## EXERCISE TEXT
▽

Notable structures were constructed during this era, including the Banjska Monastery, Sokolica Monastery, and the Saxon St. Peter's Basilica Church, Stari Trg. The Saxon Church in Stan Terg, built by Saxons, underlines the importance of the mining industry during this period in the region.

With the Ottoman occupation in 1389, after the Battle of Kosovo, the fortified town of Zvecan turned into an active military site well into the 18th century, after which it was abandoned. During this time the population settled along the valley of Ibar and Sitnica, founding this way the modern settlement of Mitrovica. Mitrovica probably got the name after the 8th century Byzantine church St. Demetrius which was built near Zvečan Fortress, just above the modern Mitrovica, in honor of Saint Demetrius of Thessaloniki.

△

## RECORD SET

▽

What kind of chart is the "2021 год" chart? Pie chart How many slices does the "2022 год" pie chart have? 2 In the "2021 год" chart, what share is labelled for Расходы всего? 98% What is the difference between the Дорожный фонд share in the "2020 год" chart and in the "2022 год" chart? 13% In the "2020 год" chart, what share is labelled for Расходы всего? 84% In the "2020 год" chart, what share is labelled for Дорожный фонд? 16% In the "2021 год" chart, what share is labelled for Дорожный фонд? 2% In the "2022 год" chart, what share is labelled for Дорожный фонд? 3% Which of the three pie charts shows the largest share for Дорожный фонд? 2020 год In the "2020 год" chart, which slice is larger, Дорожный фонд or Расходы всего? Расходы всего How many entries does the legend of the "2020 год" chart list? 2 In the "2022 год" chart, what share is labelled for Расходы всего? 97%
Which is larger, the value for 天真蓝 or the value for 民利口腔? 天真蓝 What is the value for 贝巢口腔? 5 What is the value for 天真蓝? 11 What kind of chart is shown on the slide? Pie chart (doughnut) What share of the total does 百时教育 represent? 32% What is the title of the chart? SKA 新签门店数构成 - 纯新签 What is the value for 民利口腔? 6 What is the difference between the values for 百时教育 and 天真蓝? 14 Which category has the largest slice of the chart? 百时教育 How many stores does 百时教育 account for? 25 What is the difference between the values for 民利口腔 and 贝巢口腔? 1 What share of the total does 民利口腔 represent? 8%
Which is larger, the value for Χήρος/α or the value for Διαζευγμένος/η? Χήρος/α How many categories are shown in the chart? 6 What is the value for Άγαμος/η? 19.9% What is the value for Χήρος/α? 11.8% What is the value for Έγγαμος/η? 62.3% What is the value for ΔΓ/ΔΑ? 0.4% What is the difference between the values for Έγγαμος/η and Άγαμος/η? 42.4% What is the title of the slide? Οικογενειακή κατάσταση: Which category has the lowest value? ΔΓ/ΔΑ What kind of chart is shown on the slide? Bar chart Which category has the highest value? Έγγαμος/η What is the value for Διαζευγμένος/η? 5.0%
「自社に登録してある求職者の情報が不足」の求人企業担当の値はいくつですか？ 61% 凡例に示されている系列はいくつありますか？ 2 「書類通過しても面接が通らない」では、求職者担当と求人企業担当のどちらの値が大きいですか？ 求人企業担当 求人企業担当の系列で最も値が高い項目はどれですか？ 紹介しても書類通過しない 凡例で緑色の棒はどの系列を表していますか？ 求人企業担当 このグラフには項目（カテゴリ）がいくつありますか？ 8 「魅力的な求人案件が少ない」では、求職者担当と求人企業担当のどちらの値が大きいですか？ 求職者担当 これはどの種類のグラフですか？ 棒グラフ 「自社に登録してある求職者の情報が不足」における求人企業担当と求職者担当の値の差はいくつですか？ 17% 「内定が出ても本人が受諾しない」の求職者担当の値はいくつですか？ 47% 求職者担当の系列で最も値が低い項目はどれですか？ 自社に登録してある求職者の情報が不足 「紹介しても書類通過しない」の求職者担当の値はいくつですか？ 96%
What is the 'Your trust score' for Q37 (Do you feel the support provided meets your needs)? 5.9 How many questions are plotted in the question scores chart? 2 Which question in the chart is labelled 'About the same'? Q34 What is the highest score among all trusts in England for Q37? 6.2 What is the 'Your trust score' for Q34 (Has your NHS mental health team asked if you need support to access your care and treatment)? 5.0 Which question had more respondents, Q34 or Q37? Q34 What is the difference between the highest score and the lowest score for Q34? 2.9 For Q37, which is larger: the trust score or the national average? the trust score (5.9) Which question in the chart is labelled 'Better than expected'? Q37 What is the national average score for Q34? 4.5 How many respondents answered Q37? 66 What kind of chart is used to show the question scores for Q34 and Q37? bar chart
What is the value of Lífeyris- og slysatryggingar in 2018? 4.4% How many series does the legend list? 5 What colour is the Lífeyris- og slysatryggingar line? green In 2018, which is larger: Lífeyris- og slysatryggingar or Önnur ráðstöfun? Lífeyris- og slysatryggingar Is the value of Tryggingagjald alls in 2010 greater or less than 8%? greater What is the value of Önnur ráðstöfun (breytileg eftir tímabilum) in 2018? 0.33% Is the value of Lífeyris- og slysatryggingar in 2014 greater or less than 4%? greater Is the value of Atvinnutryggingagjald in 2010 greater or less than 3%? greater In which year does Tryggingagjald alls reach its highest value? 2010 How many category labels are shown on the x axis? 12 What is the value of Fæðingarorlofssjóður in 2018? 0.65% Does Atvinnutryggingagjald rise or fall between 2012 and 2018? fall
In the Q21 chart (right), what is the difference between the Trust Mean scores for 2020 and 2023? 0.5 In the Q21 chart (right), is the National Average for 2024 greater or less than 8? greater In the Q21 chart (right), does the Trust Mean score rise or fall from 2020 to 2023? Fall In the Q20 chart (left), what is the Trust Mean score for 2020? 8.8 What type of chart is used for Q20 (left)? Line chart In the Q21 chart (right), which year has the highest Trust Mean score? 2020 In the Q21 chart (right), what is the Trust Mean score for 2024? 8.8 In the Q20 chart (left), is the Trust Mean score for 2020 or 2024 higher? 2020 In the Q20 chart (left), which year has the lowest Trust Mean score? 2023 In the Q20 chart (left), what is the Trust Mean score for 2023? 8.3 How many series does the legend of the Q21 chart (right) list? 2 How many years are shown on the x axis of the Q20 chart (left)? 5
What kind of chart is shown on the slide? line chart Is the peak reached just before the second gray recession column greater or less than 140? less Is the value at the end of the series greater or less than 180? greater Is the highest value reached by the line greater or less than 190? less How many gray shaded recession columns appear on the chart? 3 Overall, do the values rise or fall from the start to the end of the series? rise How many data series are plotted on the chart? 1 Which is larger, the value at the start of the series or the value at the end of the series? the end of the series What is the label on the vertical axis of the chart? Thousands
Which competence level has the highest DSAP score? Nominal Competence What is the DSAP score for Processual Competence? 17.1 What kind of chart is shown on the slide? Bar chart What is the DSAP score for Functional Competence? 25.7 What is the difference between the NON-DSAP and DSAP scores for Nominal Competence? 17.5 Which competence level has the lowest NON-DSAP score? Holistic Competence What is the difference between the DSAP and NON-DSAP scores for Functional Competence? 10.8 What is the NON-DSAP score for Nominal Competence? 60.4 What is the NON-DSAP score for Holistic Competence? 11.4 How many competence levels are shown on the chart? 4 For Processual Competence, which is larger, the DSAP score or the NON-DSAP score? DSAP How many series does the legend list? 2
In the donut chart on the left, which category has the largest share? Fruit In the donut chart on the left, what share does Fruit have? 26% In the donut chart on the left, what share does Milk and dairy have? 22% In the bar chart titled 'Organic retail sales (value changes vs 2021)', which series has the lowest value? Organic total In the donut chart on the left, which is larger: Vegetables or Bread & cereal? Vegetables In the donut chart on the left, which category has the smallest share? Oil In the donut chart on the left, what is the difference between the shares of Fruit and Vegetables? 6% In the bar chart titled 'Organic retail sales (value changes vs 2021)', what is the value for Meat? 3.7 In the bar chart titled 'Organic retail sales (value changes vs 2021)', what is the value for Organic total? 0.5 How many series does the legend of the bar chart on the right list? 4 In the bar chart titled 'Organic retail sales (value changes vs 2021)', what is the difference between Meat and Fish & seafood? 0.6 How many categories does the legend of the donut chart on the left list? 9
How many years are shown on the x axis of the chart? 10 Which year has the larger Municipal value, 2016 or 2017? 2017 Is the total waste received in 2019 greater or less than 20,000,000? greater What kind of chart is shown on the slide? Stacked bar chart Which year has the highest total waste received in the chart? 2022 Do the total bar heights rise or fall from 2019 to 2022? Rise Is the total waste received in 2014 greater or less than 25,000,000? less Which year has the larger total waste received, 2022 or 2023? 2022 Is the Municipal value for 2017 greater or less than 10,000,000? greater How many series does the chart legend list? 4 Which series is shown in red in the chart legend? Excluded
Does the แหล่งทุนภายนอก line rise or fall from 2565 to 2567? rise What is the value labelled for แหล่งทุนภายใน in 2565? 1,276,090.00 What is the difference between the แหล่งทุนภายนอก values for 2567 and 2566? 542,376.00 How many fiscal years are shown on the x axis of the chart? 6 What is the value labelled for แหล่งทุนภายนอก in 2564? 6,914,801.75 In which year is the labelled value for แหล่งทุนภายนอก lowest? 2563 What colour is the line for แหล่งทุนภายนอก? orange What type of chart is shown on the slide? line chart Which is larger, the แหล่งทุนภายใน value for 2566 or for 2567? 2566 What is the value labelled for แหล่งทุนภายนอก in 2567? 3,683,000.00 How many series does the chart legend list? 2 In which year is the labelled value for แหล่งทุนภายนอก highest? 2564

△

## WORK INSTRUCTIONS
• 1. According to the Mitrovica history text, after which church did Mitrovica probably get its name?
• 2. Please resume the Mitrovica history text after its last sentence.

## ANSWER SECTION
• 1. Mitrovica probably got its name from the 8th-century Byzantine church of St. Demetrius, built near Zvečan Fortress.

• 2.
Several Roman and Ragusian documents mention the city respectively as Dimitrovica in 1430 and 'De Dimitruic' 1446, while the German traveler Arnold von Harff mentioned the city in 1499 as 'Mitrix.

=== Ottoman Empire ===
Several neighborhoods in the area of Trepča according to the Ottoman defter of the 16th century were Islamised and the other neighborhoods contained people with a mixture of Christian, Albanian and Slavic names. According to Selami Pulaha, the Ottoman defters of 1591 indicate that the area of Trepča in the 16th century had a significant Albanian population, with some Albanian names being combined with other Christian or Slavic names.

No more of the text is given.